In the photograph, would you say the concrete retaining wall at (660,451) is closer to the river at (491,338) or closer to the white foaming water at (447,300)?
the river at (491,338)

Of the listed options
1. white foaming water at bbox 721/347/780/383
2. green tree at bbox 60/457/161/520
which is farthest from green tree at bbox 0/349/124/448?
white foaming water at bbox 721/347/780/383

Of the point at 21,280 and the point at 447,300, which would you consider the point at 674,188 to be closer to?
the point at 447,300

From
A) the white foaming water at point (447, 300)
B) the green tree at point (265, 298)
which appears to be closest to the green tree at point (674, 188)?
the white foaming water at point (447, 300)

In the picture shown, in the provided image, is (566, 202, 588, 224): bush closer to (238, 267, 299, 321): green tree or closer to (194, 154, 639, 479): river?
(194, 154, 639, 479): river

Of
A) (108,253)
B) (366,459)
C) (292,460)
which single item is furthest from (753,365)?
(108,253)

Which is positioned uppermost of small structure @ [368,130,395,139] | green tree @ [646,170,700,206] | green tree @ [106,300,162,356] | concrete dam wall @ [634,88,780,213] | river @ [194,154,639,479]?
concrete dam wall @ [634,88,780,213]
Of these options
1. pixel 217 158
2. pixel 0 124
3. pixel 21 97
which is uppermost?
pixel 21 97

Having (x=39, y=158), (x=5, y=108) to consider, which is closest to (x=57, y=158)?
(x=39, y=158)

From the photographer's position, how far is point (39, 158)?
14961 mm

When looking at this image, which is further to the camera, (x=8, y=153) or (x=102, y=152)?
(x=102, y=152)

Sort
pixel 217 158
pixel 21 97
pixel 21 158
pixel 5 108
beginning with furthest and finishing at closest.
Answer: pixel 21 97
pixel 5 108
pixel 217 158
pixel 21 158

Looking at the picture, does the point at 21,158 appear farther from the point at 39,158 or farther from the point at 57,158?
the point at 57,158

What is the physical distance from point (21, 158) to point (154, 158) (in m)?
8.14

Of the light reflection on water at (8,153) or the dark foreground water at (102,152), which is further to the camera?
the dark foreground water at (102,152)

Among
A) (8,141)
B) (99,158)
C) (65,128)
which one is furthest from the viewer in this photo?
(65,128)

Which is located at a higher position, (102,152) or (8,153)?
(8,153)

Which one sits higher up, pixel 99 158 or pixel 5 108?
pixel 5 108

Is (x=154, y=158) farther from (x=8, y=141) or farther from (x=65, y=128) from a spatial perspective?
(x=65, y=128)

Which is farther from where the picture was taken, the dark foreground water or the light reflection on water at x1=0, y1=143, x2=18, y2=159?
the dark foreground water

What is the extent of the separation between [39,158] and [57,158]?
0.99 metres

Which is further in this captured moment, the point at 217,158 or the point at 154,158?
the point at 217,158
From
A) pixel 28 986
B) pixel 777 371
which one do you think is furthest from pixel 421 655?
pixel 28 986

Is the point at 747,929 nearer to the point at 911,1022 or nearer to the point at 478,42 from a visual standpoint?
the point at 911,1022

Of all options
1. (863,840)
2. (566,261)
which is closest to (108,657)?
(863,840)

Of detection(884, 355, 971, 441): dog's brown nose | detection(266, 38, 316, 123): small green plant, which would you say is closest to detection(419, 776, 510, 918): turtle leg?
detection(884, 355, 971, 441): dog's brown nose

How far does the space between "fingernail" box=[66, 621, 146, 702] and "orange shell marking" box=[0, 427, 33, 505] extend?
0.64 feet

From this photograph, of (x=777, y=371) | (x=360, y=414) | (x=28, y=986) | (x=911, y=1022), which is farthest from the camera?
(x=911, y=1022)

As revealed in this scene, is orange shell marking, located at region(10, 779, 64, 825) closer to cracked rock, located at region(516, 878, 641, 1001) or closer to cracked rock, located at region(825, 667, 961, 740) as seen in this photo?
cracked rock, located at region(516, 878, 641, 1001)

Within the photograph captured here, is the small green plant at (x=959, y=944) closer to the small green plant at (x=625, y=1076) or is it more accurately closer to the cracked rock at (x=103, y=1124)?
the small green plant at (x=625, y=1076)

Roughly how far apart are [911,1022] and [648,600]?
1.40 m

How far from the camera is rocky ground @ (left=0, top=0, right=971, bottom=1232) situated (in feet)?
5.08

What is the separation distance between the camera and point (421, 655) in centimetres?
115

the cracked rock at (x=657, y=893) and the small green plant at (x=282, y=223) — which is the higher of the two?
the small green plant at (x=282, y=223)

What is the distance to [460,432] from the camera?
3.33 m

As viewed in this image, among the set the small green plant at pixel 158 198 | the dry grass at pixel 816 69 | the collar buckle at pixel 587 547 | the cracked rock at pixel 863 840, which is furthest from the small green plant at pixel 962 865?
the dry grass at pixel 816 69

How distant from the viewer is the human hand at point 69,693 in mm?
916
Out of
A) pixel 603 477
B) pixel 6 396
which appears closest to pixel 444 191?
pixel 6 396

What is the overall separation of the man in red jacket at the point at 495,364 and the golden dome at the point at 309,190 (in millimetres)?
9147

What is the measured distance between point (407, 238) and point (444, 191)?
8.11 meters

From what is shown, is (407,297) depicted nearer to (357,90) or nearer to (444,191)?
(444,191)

• • • • •

• Aim
Please copy all of the material above again, word for word.

• Solution for this exercise
In the photograph, would you say the concrete retaining wall at (660,451) is closer to the river at (491,338) or closer to the white foaming water at (447,300)?
the river at (491,338)

Of the listed options
1. white foaming water at bbox 721/347/780/383
2. green tree at bbox 60/457/161/520
which is farthest from green tree at bbox 0/349/124/448?
white foaming water at bbox 721/347/780/383

Of the point at 21,280 and the point at 447,300, which would you consider the point at 674,188 to be closer to?
the point at 447,300

From
A) the white foaming water at point (447, 300)
B) the green tree at point (265, 298)
which appears to be closest to the green tree at point (674, 188)?
the white foaming water at point (447, 300)

In the picture shown, in the provided image, is (566, 202, 588, 224): bush closer to (238, 267, 299, 321): green tree or closer to (194, 154, 639, 479): river?
(194, 154, 639, 479): river

Of
A) (108,253)
B) (366,459)
C) (292,460)
which single item is furthest from (753,365)?
(108,253)

Which is positioned uppermost of small structure @ [368,130,395,139] | green tree @ [646,170,700,206] | green tree @ [106,300,162,356] | concrete dam wall @ [634,88,780,213] | river @ [194,154,639,479]?
concrete dam wall @ [634,88,780,213]
Of these options
1. pixel 217 158
2. pixel 0 124
3. pixel 21 97
which is uppermost?
pixel 21 97

Having (x=39, y=158), (x=5, y=108) to consider, which is closest to (x=57, y=158)?
(x=39, y=158)

From the photographer's position, how far is point (39, 158)?
14961 mm

When looking at this image, which is further to the camera, (x=8, y=153) or (x=102, y=152)?
(x=102, y=152)

Sort
pixel 217 158
pixel 21 97
pixel 21 158
pixel 5 108
beginning with furthest and finishing at closest.
Answer: pixel 21 97
pixel 5 108
pixel 217 158
pixel 21 158

Looking at the picture, does the point at 21,158 appear farther from the point at 39,158 or farther from the point at 57,158?
the point at 57,158

What is the physical distance from point (21, 158) to point (154, 158) (in m)?
8.14

Of the light reflection on water at (8,153) or the dark foreground water at (102,152), which is further to the camera?
the dark foreground water at (102,152)

Among
A) (8,141)
B) (99,158)
C) (65,128)
which one is furthest from the viewer in this photo?
(65,128)

Which is located at a higher position, (102,152) or (8,153)?
(8,153)

Which one sits higher up, pixel 99 158 or pixel 5 108?
pixel 5 108

Is (x=154, y=158) farther from (x=8, y=141) or farther from (x=65, y=128) from a spatial perspective?
(x=65, y=128)

Which is farther from where the picture was taken, the dark foreground water or the light reflection on water at x1=0, y1=143, x2=18, y2=159?
the dark foreground water

What is the extent of the separation between [39,158] and [57,158]?
0.99 metres

Which is further in this captured moment, the point at 217,158 or the point at 154,158?
the point at 217,158
From
A) pixel 28 986
B) pixel 777 371
which one do you think is furthest from pixel 421 655?
pixel 28 986

Is the point at 747,929 nearer to the point at 911,1022 or nearer to the point at 478,42 from a visual standpoint?
the point at 911,1022

Of all options
1. (863,840)
2. (566,261)
which is closest to (108,657)?
(863,840)

Of detection(884, 355, 971, 441): dog's brown nose | detection(266, 38, 316, 123): small green plant, which would you say is closest to detection(419, 776, 510, 918): turtle leg?
detection(884, 355, 971, 441): dog's brown nose

How far does the space between "fingernail" box=[66, 621, 146, 702] and "orange shell marking" box=[0, 427, 33, 505] extend?
0.64 feet

From this photograph, of (x=777, y=371) | (x=360, y=414) | (x=28, y=986) | (x=911, y=1022), which is farthest from the camera?
(x=911, y=1022)

As revealed in this scene, is orange shell marking, located at region(10, 779, 64, 825) closer to cracked rock, located at region(516, 878, 641, 1001) or closer to cracked rock, located at region(825, 667, 961, 740) as seen in this photo?
cracked rock, located at region(516, 878, 641, 1001)

Within the photograph captured here, is the small green plant at (x=959, y=944) closer to the small green plant at (x=625, y=1076) or is it more accurately closer to the cracked rock at (x=103, y=1124)?
the small green plant at (x=625, y=1076)

Roughly how far apart are [911,1022] and [648,600]?
1.40 m

How far from the camera is rocky ground @ (left=0, top=0, right=971, bottom=1232) situated (in feet)?
5.08

What is the separation distance between the camera and point (421, 655) in centimetres?
115

the cracked rock at (x=657, y=893) and the small green plant at (x=282, y=223) — which is the higher of the two?
the small green plant at (x=282, y=223)

What is the distance to [460,432] from the camera?
3.33 m

As viewed in this image, among the set the small green plant at pixel 158 198 | the dry grass at pixel 816 69 | the collar buckle at pixel 587 547 | the cracked rock at pixel 863 840, which is furthest from the small green plant at pixel 962 865?
the dry grass at pixel 816 69

How distant from the viewer is the human hand at point 69,693 in mm?
916
Out of
A) pixel 603 477
B) pixel 6 396
which appears closest to pixel 444 191?
pixel 6 396

What is the overall separation of the man in red jacket at the point at 495,364 and the golden dome at the point at 309,190 (in millimetres)?
9147

What is the measured distance between point (407, 238) and point (444, 191)?
8.11 meters

From what is shown, is (407,297) depicted nearer to (357,90) or nearer to (444,191)?
(444,191)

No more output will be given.